GIVEN INSTRUCTION 1:
Reproduce the passage about TV reboots from "I'm just not" up to and including "have been terrific.".
GIVEN INSTRUCTION 2:
Pick up the passage about TV reboots after its last sentence and keep writing it.

>> BEGIN PASSAGE SHOWN

I don't want my dead TV shows back.
I'm sure there are people who are excited that David Lynch and Mark Frost's "Twin Peaks" is getting an 18-episode reboot that begins at 9 p.m. Sunday on Showtime; that the original casts of ABC's "Roseanne" and NBC's "Will & Grace" will be reuniting on their former networks; that the CW is resuscitating "Dynasty" and CBS "S.W.A.T." (with new casts), or even that "American Idol," whose farewell season on Fox feels as though it ended about five minutes ago, will be back next year on ABC for a 16th run.
I'm just not one of them.
Showtime didn't make screeners of "Twin Peaks'" two-hour premiere available to critics, leaving some of us to a Netflix binge of the 1990-91 original. (If you're curious, the premium cable network is rerunning the first two seasons in a marathon.) The show is funnier than I remember from back in the days when watching TV wasn't my job, and there's no denying the eccentric brilliance in parts of that first eight-episode season. By the second, though, "Twin Peaks" was off the rails, and by last weekend, I was resenting every minute spent with it for keeping me from the newly released episodes of Netflix's "Master of None," which so far have been terrific.

>> END PASSAGE SHOWN
>> BEGIN INFORMATION SHOWN

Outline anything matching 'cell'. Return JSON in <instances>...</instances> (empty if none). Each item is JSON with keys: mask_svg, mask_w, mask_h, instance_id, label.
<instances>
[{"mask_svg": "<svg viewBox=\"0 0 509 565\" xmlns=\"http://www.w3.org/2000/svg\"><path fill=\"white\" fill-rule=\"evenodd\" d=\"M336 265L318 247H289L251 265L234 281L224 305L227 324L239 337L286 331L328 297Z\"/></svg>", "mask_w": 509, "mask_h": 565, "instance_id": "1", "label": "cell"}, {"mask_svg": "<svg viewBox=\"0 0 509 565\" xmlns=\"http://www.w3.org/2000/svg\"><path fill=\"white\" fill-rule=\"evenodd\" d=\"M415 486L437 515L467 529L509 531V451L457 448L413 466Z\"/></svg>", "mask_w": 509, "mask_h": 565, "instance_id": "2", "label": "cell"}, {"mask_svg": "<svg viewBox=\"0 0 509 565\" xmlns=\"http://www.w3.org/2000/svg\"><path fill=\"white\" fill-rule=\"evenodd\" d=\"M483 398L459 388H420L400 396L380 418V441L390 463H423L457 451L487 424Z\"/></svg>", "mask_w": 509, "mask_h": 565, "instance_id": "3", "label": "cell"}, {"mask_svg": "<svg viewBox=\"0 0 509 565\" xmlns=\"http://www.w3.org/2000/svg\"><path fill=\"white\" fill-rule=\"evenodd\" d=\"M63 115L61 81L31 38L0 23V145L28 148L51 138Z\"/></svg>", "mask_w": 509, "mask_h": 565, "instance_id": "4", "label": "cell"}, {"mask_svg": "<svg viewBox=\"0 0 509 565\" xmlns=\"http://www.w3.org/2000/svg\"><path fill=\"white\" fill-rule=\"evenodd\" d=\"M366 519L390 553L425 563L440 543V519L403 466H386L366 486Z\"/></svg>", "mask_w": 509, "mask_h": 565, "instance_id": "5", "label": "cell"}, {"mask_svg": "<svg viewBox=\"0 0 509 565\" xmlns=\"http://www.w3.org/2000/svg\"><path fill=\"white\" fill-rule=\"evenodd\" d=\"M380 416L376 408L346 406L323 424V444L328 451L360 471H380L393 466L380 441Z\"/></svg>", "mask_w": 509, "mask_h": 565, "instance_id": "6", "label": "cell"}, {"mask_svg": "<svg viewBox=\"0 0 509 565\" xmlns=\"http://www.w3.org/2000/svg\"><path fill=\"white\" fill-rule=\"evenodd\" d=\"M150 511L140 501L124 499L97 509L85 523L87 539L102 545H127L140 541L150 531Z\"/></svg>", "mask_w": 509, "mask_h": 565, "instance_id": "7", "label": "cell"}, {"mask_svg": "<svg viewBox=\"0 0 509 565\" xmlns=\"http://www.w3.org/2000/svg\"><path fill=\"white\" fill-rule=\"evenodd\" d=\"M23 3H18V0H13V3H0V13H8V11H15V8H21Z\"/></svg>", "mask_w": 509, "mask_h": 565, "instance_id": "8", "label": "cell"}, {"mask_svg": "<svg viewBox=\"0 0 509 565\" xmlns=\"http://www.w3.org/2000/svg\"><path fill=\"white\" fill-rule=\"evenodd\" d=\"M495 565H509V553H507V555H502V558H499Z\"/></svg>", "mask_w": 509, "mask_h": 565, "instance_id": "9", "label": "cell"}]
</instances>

>> END INFORMATION SHOWN

FINAL ANSWER 1:
I'm just not one of them.
Showtime didn't make screeners of "Twin Peaks'" two-hour premiere available to critics, leaving some of us to a Netflix binge of the 1990-91 original. (If you're curious, the premium cable network is rerunning the first two seasons in a marathon.) The show is funnier than I remember from back in the days when watching TV wasn't my job, and there's no denying the eccentric brilliance in parts of that first eight-episode season. By the second, though, "Twin Peaks" was off the rails, and by last weekend, I was resenting every minute spent with it for keeping me from the newly released episodes of Netflix's "Master of None," which so far have been terrific.

FINAL ANSWER 2:
Maybe the latest "Twin Peaks" will be terrific, too, but I'd be more curious to see Lynch and Frost come up with something entirely fresh, especially as they no longer have to deal with broadcast television and the need to appeal to a wide audience.
There will be more sci-fi, fantasy, and military-themed shows on broadcast television in 2017-18. But of the trends that emerged from the broadcast networks' annual pitch to advertisers in recent days, nostalgia had to be the saddest.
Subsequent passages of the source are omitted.